» **Exercise description**: Your response must be made up of each line in the data below that contains the string "interacting".

Collected data:
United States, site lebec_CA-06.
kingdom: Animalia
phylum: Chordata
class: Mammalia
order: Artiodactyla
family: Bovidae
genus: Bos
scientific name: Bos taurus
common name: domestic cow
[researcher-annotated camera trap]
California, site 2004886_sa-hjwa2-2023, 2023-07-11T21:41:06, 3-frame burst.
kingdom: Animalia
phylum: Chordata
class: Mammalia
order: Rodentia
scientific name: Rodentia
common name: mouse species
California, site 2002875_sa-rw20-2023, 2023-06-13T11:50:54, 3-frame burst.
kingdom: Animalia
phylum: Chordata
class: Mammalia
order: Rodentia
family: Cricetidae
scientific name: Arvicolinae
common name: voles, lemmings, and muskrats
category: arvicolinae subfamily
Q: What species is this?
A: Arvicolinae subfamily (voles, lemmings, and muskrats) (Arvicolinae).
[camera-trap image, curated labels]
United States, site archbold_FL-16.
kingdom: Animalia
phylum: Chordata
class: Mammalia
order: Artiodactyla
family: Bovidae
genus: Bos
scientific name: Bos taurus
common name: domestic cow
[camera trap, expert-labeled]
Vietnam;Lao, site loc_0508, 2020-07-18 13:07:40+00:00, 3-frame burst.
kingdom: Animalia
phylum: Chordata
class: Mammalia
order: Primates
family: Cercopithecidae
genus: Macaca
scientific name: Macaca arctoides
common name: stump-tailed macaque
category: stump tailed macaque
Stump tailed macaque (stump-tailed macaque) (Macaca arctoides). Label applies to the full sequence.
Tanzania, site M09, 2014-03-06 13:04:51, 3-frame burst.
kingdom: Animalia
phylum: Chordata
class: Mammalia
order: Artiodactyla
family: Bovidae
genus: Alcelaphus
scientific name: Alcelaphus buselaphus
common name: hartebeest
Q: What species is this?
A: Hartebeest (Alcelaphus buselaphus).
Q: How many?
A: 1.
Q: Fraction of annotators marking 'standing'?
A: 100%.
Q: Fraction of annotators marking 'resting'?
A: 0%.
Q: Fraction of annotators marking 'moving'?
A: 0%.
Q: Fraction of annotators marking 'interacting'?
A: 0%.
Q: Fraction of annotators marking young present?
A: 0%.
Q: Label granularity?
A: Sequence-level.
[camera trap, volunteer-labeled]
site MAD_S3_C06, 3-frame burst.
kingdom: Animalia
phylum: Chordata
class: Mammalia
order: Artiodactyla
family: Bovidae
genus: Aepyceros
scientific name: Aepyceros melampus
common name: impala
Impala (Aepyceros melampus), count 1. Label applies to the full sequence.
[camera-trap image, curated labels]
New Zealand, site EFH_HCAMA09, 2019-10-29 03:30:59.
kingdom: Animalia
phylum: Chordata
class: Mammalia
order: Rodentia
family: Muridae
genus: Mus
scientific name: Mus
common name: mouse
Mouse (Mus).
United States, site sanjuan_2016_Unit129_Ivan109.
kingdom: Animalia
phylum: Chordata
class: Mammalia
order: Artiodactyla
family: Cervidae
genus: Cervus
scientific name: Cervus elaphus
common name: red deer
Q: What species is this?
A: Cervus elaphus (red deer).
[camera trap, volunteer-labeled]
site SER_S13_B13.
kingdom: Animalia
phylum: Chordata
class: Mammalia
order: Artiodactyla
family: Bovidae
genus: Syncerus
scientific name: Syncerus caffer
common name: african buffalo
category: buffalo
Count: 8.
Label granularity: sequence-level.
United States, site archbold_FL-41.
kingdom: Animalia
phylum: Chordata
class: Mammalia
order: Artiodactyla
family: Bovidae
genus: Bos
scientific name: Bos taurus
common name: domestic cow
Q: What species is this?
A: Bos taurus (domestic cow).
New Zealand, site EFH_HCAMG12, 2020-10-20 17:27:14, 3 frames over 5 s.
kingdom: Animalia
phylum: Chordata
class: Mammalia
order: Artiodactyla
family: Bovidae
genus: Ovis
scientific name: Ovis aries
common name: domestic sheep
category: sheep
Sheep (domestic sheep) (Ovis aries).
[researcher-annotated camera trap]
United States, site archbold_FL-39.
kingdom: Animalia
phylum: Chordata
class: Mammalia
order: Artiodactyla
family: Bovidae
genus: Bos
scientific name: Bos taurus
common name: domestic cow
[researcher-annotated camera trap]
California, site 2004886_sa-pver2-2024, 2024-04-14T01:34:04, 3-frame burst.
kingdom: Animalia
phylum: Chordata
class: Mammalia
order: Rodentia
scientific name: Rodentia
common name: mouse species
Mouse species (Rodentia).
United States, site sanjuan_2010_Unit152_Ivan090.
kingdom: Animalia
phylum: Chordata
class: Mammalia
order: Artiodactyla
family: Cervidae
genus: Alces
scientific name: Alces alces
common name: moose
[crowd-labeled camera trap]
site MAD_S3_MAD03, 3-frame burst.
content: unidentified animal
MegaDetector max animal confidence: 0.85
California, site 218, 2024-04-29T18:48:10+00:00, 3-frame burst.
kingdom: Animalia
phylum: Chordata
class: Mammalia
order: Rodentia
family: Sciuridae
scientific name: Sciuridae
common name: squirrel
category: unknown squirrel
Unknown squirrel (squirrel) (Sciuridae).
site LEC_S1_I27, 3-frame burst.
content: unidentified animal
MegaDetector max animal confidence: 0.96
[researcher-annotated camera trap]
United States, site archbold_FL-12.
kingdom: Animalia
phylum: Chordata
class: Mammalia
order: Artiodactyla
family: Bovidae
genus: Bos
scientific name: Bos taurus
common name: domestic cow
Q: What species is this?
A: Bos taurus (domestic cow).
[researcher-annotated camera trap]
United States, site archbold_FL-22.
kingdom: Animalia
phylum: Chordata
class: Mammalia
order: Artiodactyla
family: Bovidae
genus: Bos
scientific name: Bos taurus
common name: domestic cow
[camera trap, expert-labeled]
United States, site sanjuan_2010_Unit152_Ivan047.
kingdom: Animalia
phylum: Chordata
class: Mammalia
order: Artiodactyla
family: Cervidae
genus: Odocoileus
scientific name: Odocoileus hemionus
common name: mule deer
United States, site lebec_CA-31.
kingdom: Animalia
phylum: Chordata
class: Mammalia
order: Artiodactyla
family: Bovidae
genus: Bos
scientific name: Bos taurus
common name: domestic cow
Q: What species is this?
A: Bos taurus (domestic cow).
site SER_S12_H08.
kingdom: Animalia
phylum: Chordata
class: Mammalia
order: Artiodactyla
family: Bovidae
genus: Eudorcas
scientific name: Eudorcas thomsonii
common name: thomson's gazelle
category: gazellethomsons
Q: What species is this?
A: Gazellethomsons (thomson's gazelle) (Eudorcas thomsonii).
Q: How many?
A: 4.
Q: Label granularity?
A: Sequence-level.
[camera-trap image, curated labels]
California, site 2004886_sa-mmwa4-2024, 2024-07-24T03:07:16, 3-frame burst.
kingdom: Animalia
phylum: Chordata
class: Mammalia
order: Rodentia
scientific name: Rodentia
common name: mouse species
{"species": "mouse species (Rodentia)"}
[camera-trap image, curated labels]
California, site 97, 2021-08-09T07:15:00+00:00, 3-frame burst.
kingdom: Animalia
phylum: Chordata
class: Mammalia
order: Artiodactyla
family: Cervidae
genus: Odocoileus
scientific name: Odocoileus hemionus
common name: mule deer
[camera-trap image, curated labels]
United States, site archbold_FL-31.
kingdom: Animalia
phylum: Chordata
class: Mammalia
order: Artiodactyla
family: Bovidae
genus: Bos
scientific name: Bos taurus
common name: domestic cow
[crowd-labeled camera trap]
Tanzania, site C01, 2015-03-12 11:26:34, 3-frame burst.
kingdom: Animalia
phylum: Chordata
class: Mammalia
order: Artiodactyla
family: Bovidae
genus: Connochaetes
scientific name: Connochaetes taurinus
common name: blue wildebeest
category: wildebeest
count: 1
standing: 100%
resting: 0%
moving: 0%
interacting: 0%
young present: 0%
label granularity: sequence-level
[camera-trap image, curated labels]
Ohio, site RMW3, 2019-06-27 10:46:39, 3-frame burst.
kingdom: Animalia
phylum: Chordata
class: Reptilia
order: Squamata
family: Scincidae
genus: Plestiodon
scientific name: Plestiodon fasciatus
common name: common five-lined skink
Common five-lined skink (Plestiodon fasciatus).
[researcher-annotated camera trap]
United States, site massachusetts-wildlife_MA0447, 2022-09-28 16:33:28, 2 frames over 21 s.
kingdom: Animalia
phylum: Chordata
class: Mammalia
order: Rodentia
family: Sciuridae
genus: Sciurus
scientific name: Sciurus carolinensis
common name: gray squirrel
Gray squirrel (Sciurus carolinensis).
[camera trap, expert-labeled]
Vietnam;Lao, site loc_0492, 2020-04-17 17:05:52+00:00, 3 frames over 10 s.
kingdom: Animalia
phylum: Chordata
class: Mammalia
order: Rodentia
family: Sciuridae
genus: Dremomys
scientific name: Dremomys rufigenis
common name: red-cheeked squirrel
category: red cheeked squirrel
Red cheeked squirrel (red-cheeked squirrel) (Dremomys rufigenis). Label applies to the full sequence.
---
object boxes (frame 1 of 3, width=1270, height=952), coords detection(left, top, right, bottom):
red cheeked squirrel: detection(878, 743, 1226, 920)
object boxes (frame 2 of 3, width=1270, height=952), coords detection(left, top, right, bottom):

» **Solved exercise**:
Q: Fraction of annotators marking 'interacting'?
interacting: 0%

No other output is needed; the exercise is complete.